* DIRECTION *
Extract each line of the items below that contains the word "further". Case matters.

Spatial question items
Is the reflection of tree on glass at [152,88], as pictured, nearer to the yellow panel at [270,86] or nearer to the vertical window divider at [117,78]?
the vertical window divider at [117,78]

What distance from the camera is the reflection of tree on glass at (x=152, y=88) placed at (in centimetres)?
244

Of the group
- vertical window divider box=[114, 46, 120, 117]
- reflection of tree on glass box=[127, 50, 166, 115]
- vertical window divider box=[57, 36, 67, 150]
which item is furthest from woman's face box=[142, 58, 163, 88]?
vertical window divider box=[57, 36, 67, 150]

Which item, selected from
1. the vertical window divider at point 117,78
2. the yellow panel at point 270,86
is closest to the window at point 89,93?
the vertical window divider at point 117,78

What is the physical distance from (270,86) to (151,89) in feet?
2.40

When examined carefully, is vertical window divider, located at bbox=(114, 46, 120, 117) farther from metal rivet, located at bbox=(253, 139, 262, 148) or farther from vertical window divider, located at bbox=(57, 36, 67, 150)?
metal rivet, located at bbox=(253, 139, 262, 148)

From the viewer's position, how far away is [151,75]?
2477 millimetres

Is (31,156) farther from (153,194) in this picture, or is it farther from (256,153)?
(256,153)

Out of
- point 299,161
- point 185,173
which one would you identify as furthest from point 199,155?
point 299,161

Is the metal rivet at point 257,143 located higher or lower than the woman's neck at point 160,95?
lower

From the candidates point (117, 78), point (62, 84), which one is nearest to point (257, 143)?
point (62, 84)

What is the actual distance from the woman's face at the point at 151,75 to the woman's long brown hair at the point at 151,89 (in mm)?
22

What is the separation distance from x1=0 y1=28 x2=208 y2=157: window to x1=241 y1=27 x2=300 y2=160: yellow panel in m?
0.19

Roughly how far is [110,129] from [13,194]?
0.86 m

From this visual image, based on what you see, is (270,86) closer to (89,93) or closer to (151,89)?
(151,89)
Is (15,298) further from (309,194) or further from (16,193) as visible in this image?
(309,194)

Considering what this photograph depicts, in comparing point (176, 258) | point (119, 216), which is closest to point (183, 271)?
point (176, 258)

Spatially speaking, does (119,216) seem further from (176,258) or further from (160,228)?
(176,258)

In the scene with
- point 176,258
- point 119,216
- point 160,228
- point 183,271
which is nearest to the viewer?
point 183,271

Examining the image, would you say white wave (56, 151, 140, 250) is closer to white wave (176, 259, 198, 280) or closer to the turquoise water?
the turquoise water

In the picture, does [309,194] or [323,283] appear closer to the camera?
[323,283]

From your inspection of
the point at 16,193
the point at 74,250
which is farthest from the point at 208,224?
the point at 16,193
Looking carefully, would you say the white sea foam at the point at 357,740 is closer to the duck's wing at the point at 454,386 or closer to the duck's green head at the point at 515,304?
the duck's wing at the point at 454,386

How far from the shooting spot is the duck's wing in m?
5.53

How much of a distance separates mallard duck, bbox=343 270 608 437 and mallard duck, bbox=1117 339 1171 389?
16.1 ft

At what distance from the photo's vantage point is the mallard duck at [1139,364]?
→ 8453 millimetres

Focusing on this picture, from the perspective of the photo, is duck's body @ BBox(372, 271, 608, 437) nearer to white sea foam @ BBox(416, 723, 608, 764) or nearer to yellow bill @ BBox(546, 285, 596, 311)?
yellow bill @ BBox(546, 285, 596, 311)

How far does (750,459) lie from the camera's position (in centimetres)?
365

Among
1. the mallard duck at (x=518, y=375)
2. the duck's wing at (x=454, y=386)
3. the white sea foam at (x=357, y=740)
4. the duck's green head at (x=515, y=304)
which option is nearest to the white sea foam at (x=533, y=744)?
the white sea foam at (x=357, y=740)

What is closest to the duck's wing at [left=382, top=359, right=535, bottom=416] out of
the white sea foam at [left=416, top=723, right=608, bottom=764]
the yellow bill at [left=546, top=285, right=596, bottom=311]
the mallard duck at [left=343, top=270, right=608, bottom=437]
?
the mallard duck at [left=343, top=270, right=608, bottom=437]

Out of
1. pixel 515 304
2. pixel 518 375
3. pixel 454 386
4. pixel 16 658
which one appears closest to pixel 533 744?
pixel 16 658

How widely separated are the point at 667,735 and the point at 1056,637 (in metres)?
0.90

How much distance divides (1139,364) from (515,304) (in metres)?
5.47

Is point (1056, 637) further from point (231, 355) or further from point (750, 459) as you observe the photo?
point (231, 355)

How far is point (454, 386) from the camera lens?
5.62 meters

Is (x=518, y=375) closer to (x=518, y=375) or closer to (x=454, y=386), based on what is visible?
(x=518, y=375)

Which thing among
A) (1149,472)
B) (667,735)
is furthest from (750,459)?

* OUTPUT OF THE EXERCISE *
Is (15,298) further from (309,194) or further from (16,193) as visible in this image?
Spatially speaking, does (119,216) seem further from (176,258) or further from (160,228)?
Is point (1056, 637) further from point (231, 355) or further from point (750, 459) as you observe the photo?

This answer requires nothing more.